What the task requires:
Below, find the line containing "HTTP Streaming: Directly to Response" and the line containing "- 6 детей, находящихся"; reproduce exactly those two and every line between them, omitting pictures.

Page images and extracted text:
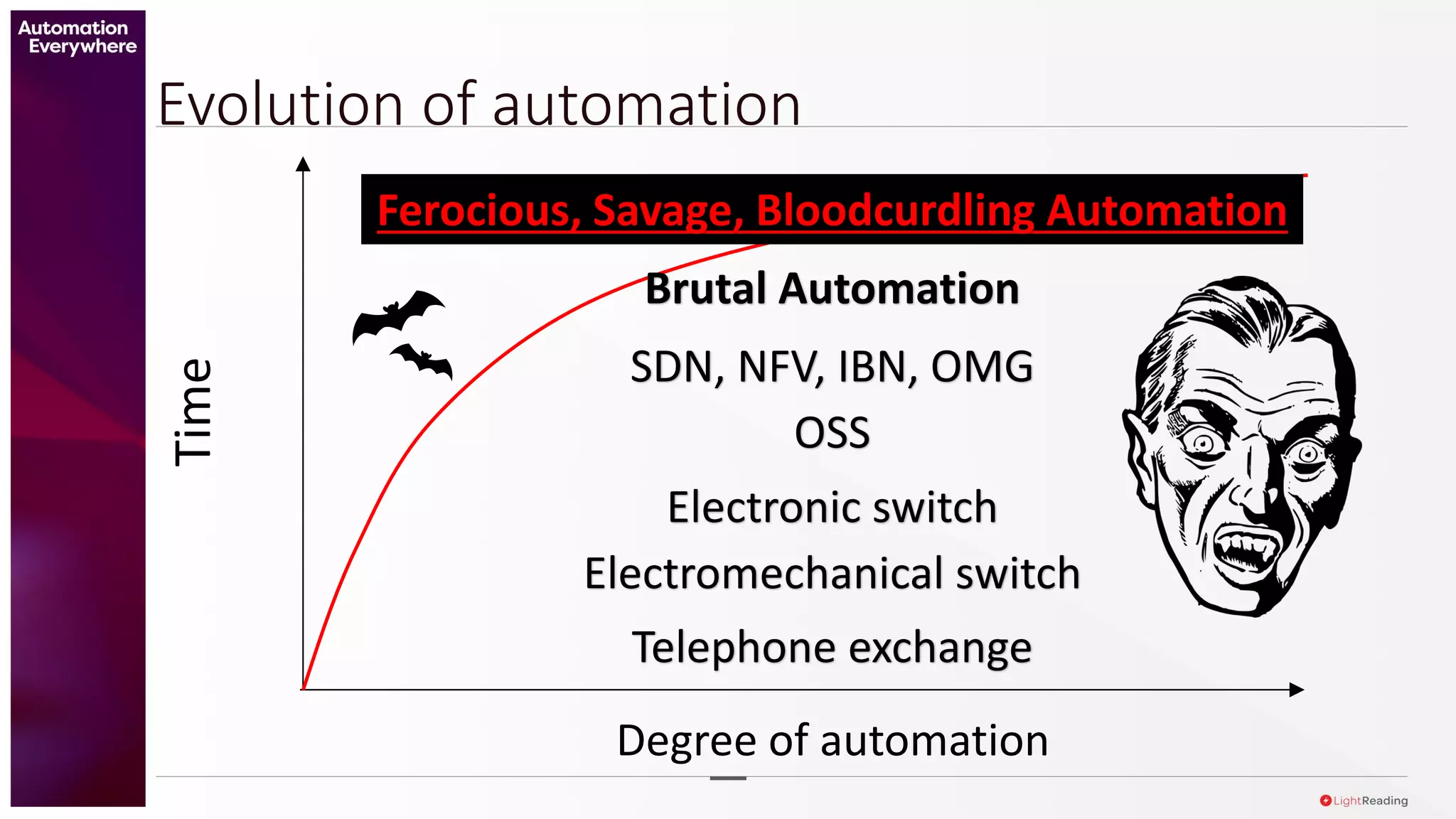 Automation Everywhere

Evolution of automation

Ferocious, Savage, Bloodcurdling Automation

Brutal Automation

SDN, NFV, IBN, OMG

OSS

Electronic switch

Electromechanical switch

Telephone exchange

Time

Degree of automation

LightReading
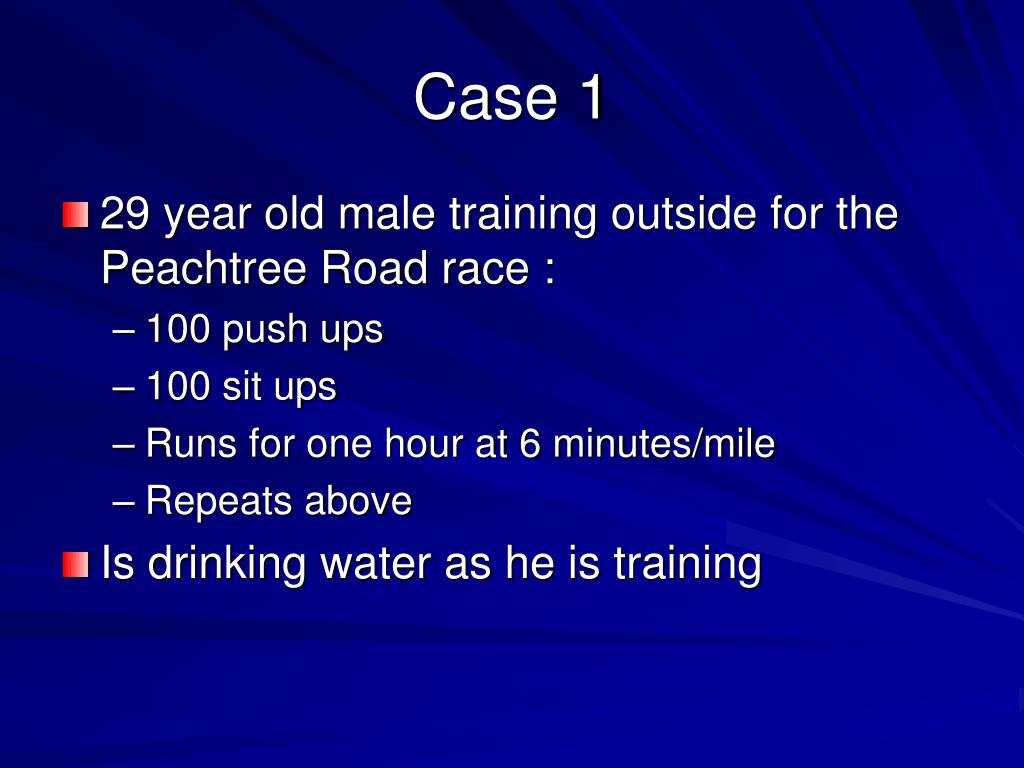 Case 1

29 year old male training outside for the Peachtree Road race :

– 100 push ups
– 100 sit ups
– Runs for one hour at 6 minutes/mile
– Repeats above

Is drinking water as he is training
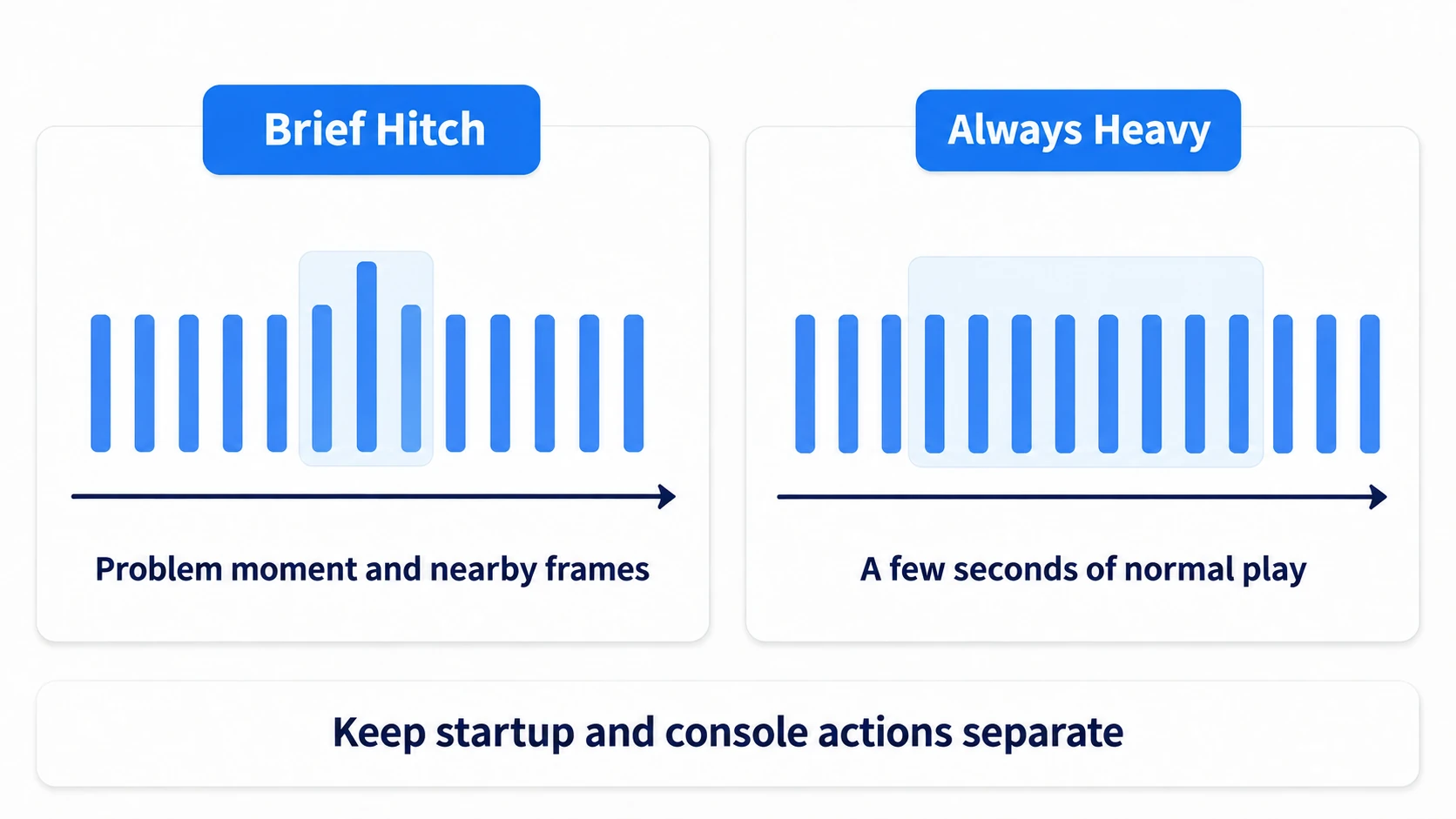 Brief Hitch

Problem moment and nearby frames

Always Heavy

A few seconds of normal play

Keep startup and console actions separate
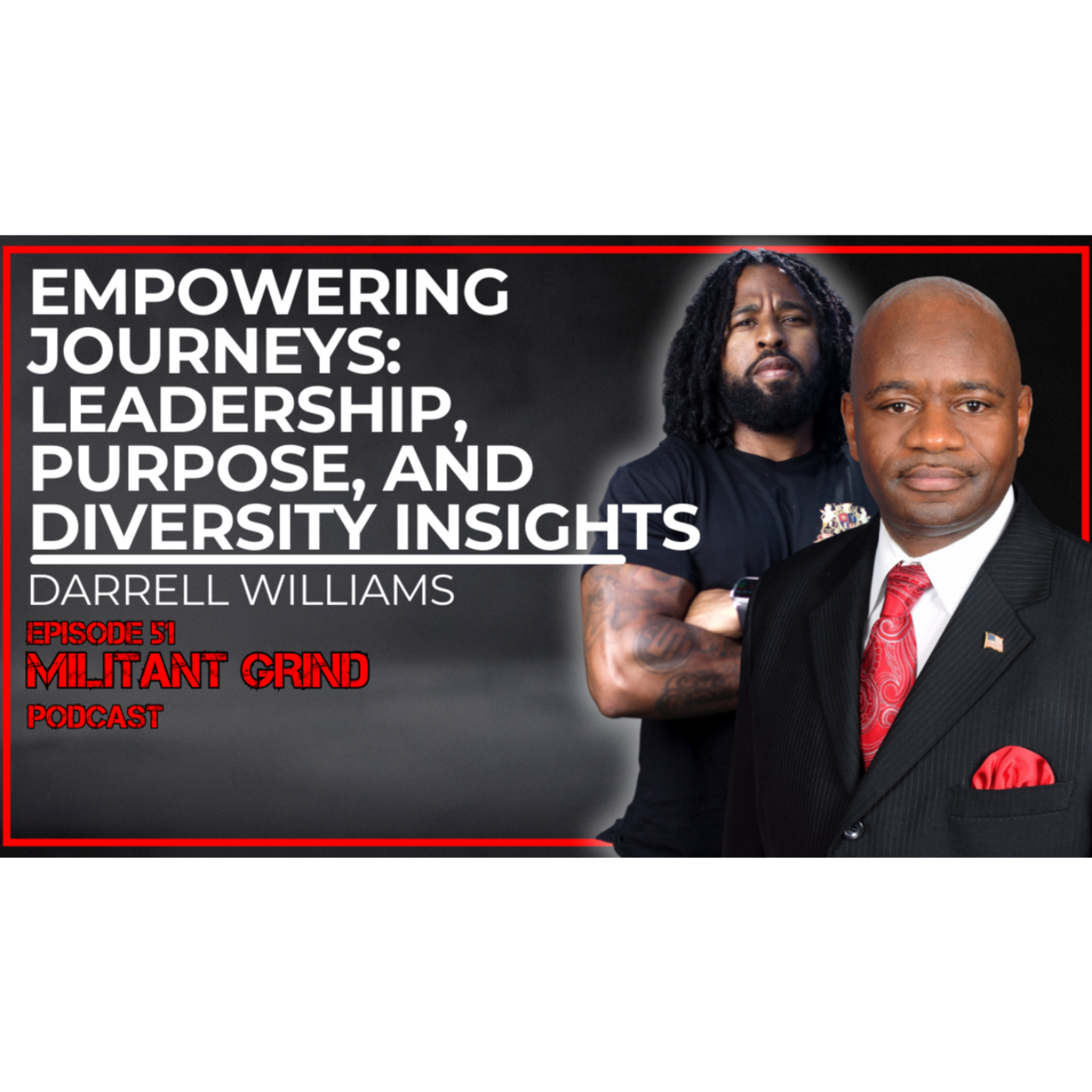 EMPOWERING JOURNEYS: LEADERSHIP, PURPOSE, AND DIVERSITY INSIGHTS

DARRELL WILLIAMS

EPISODE 51
MILITANT GRIND
PODCAST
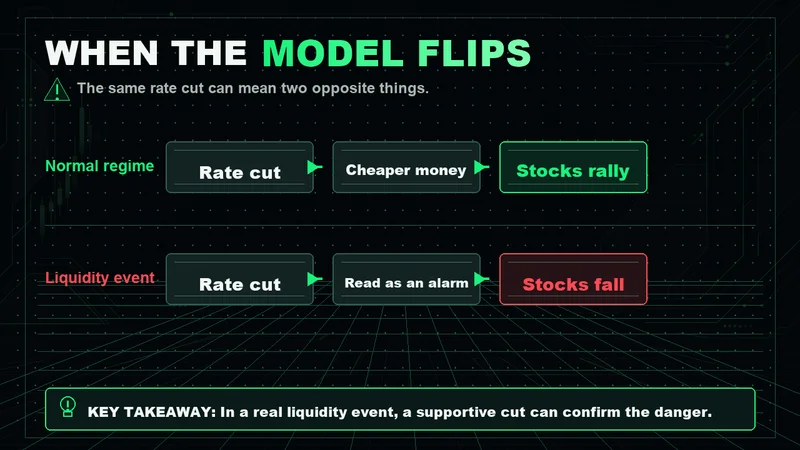 WHEN THE MODEL FLIPS

The same rate cut can mean two opposite things.

Normal regime

Rate cut

Cheaper money

Stocks rally

Liquidity event

Rate cut

Read as an alarm

Stocks fall

KEY TAKEAWAY: In a real liquidity event, a supportive cut can confirm the danger.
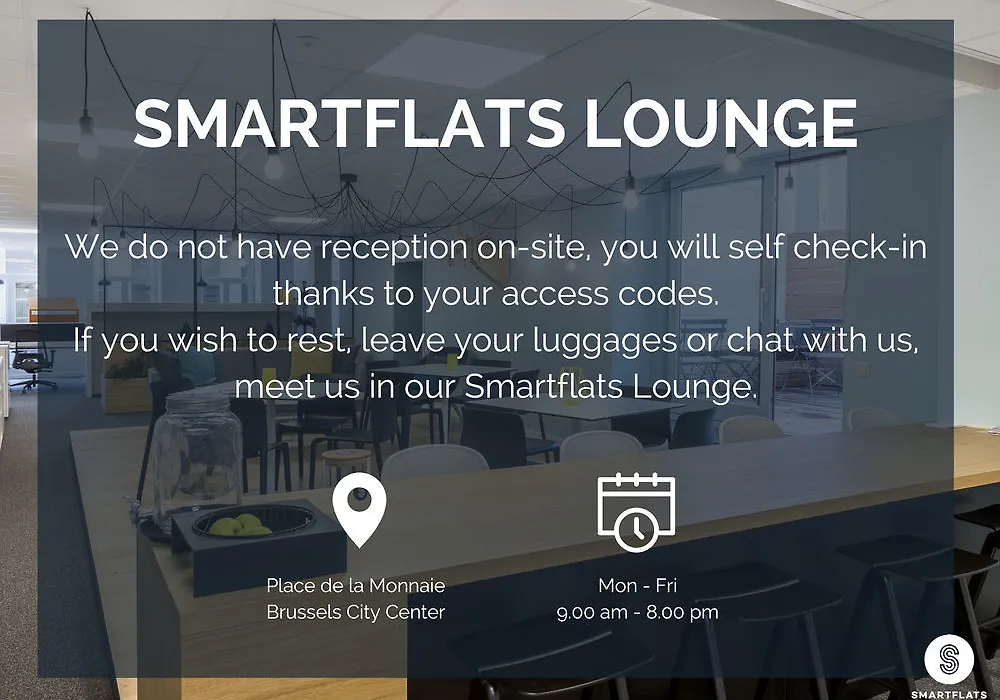 SMARTFLATS LOUNGE

We do not have reception on-site, you will self check-in thanks to your access codes.
If you wish to rest, leave your luggages or chat with us, meet us in our Smartflats Lounge.

Place de la Monnaie
Brussels City Center

Mon - Fri
9.00 am - 8.00 pm

S
SMARTFLATS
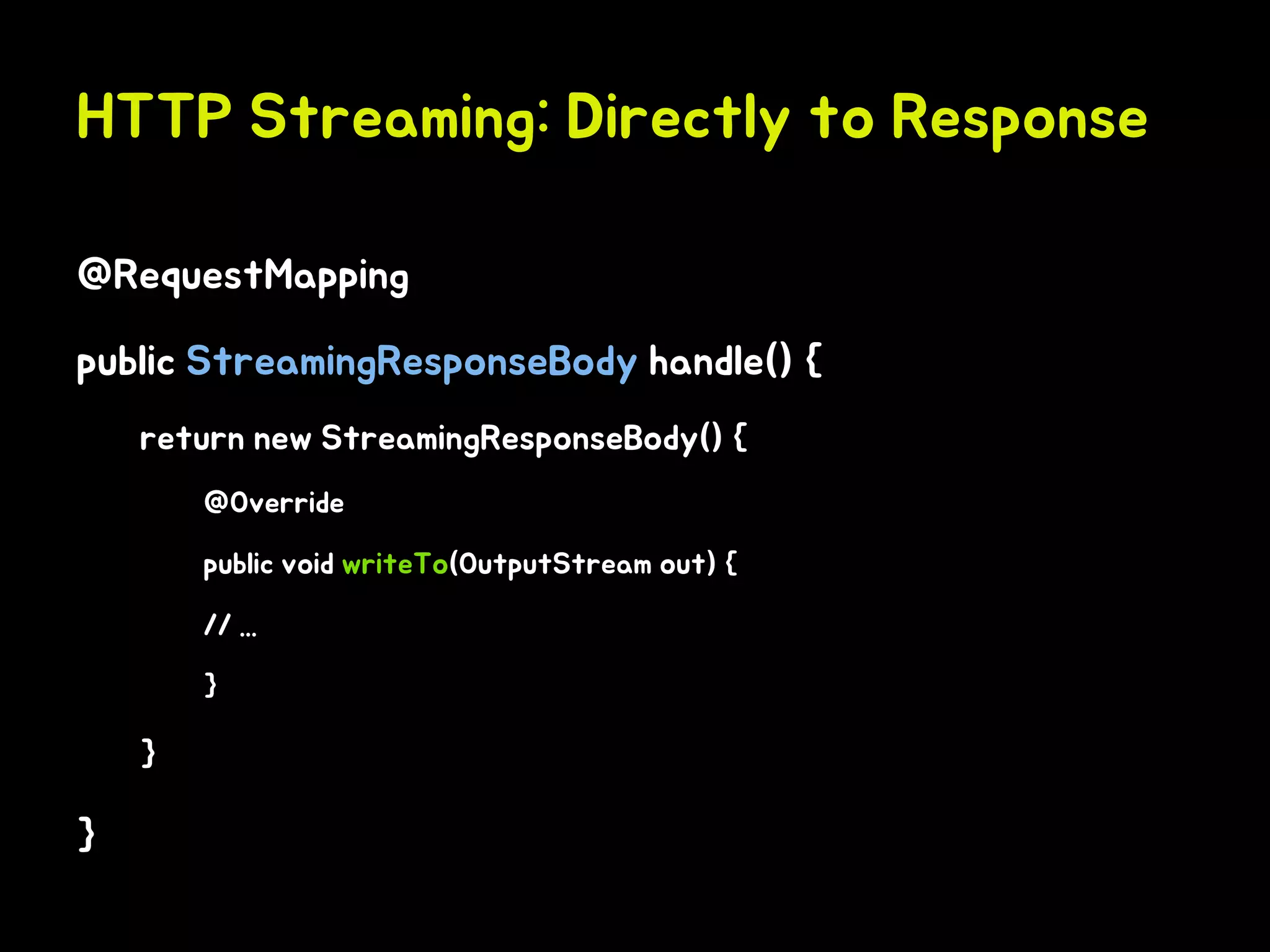 HTTP Streaming: Directly to Response

@RequestMapping

public StreamingResponseBody handle() {

return new StreamingResponseBody() {

@Override

public void writeTo(OutputStream out) {

// ...

}

}

}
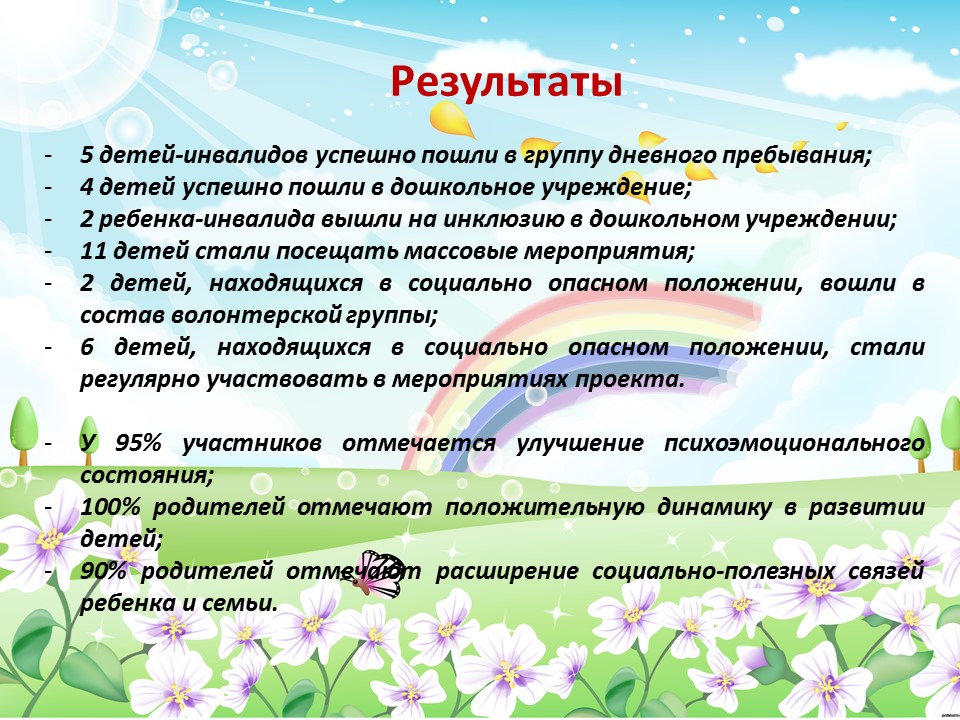 Результаты

- 5 детей-инвалидов успешно пошли в группу дневного пребывания;
- 4 детей успешно пошли в дошкольное учреждение;
- 2 ребенка-инвалида вышли на инклюзию в дошкольном учреждении;
- 11 детей стали посещать массовые мероприятия;
- 2 детей, находящихся в социально опасном положении, вошли в состав волонтерской группы;
- 6 детей, находящихся в социально опасном положении, стали регулярно участвовать в мероприятиях проекта.

- У 95% участников отмечается улучшение психоэмоционального состояния;
- 100% родителей отмечают положительную динамику в развитии детей;
- 90% родителей отмечают расширение социально-полезных связей ребенка и семьи.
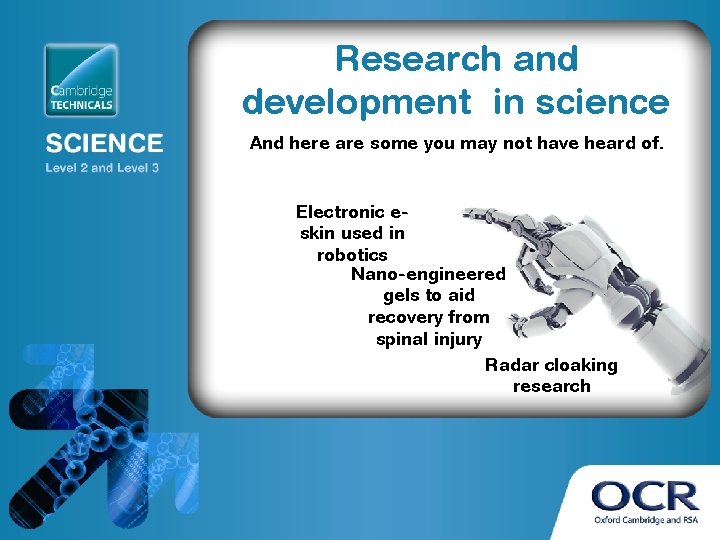 Cambridge TECHNICALS

SCIENCE
Level 2 and Level 3

Research and development in science

And here are some you may not have heard of.

Electronic e-skin used in robotics

Nano-engineered gels to aid recovery from spinal injury

Radar cloaking research

OCR
Oxford Cambridge and RSA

Exercise result:
 HTTP Streaming: Directly to Response

@RequestMapping

public StreamingResponseBody handle() {

return new StreamingResponseBody() {

@Override

public void writeTo(OutputStream out) {

// ...

}

}

}
 Результаты

- 5 детей-инвалидов успешно пошли в группу дневного пребывания;
- 4 детей успешно пошли в дошкольное учреждение;
- 2 ребенка-инвалида вышли на инклюзию в дошкольном учреждении;
- 11 детей стали посещать массовые мероприятия;
- 2 детей, находящихся в социально опасном положении, вошли в состав волонтерской группы;
- 6 детей, находящихся в социально опасном положении, стали регулярно участвовать в мероприятиях проекта.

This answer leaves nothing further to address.